I would like to write the YAML simply as follows

rules:
- action:
    count: {}
  name: rulenumbertwo
  priority: 123
  statement:
    bytematchstatement:
      fieldtomatch:
        singleheader:
          name: foobar
      positionalconstraint: CONTAINS
      searchstring: fizzbuzz

Or possibly use a template (but why when it should be easy)

searchstring: {{ convertStringToByteArray "fizzbuzz" }}

Solution

  • The type ByteMatchStatement which contains the SearchString doesn't have anything declared on it customizing the way it loads from YAML, so it can't load a []byte from a YAML scalar. The manual you link describes the semantics of the type, but does neither define how the data is stored (depending on use-case, it does make sense to store something that is a string to the user as []byte) nor how it can be loaded from YAML. Generally, (de)serialization tends to expose facts about the data model that would be implementation details otherwise, and this is what hits you here.

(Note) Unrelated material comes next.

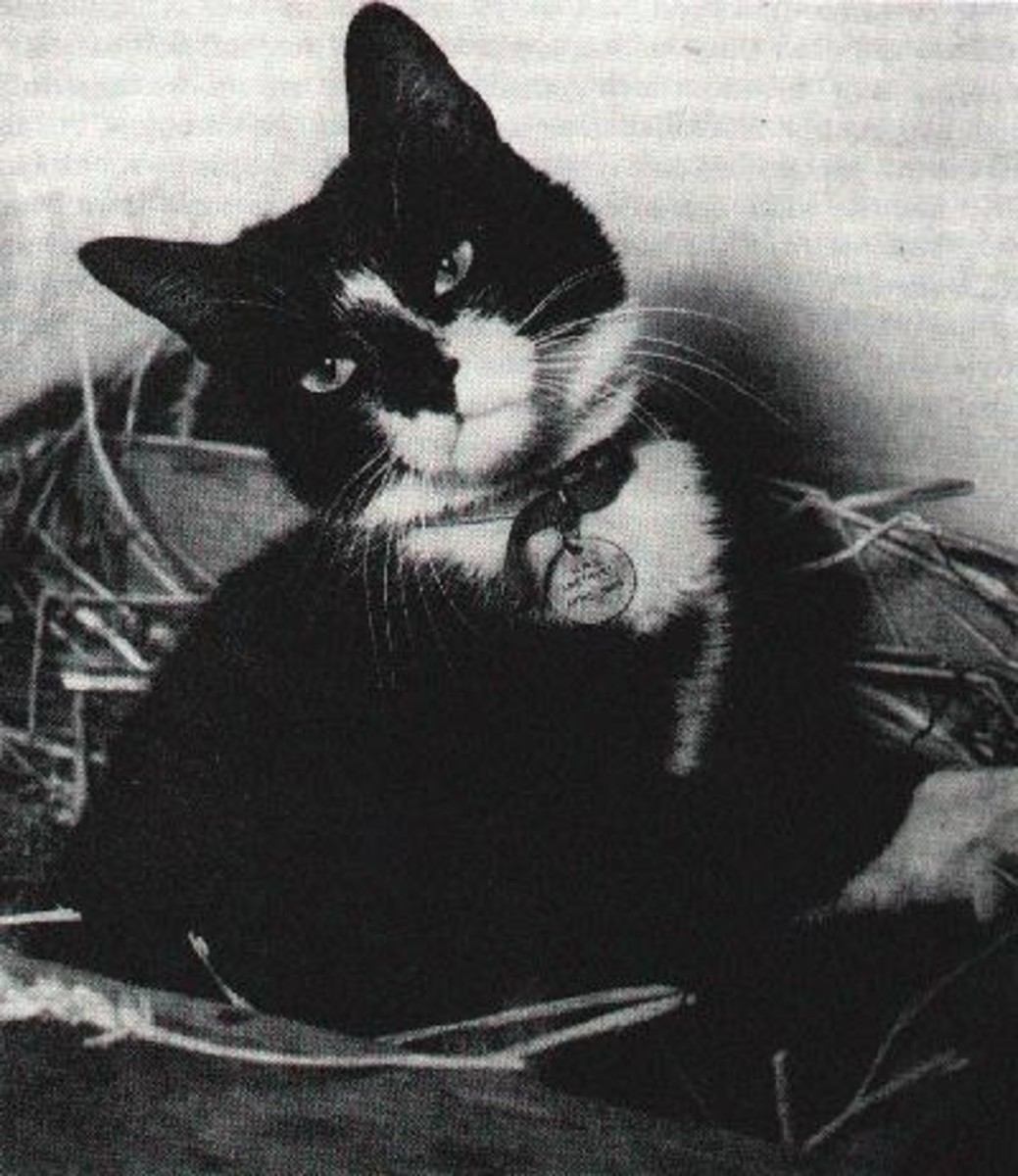 "Able Seaman Simon the Cat Wins the ""Animal VC""  After  the Yangtze Incident"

    The simple fix would be to declare some type SearchStringType []byte, use it for the SearchString field and declare a custom UnmarshalYAML method there to handle the conversion to []byte. However, that is not possible in your code since you don't have control over the types.

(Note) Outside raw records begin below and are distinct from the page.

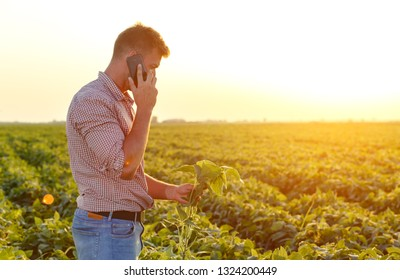 Young farmer in filed examining soybean corp and talking at phone.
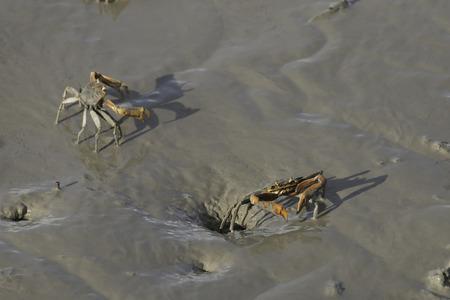 fiddler: fiddler crab on sand beach. Stock Photo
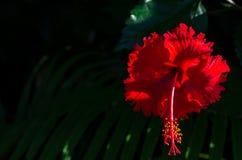 Fiori rossi dell'ibisco con polline sul fondo verde scuro delle foglie immagini stock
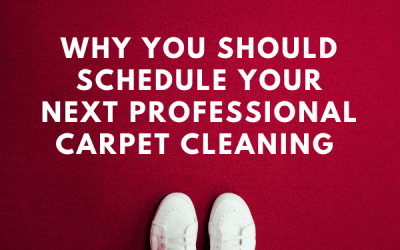 Why You Should Schedule Your Next Professional Carpet Cleaning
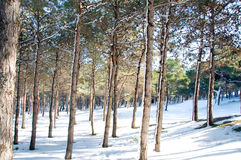 Forest on a sunny winter day Stock Images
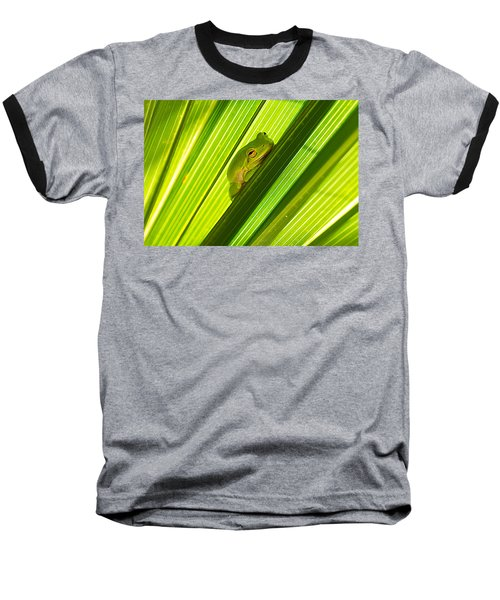 Tree Frog And Palm Frond Baseball T-Shirt by Kenneth Albin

    One possible albeit somewhat crude fix would be to pre-process the YAML input:

    type LoadableUpdateRuleGroupInput wafv2.UpdateRuleGroupInput
    
    func (l *LoadableUpdateRuleGroupInput) UnmarshalYAML(n *yaml.Node) error {
        preprocSearchString(n)
        return n.Decode((*wafv2.UpdateRuleGroupInput)(l))
    }
    
    func preprocSearchString(n *yaml.Node) {
        switch n.Kind {
        case yaml.SequenceNode:
            for _, item := range n.Content {
                preprocSearchString(item)
            }
        case yaml.MappingNode:
            for i := 0; i < len(n.Content); i += 2 {
                if n.Content[i].Kind == yaml.ScalarNode &&
                    n.Content[i].Value == "searchstring" {
                    toByteSequence(n.Content[i+1])
                } else {
                    preprocSearchString(n.Content[i+1])
                }
            }
        }
    }
    
    func toByteSequence(n *yaml.Node) {
        n.Kind = yaml.SequenceNode
        raw := []byte(n.Value)
        n.Content = make([]*yaml.Node, len(raw))
        for i := range raw {
            n.Content[i] = &yaml.Node{Kind: yaml.ScalarNode, Value: strconv.Itoa(int(raw[i]))}
        }
    }
    

    By using this new subtype when unmarshaling, the YAML scalar value of searchstring will be transformed into the YAML sequence node you would have written. When you load the YAML node, it will then properly load into []byte:

    d := &LoadableUpdateRuleGroupInput{}
    err = yaml.Unmarshal(buf, d)
    

    This code requires gopkg.in/yaml.v3, v2 does not give you as much control over unmarshaling.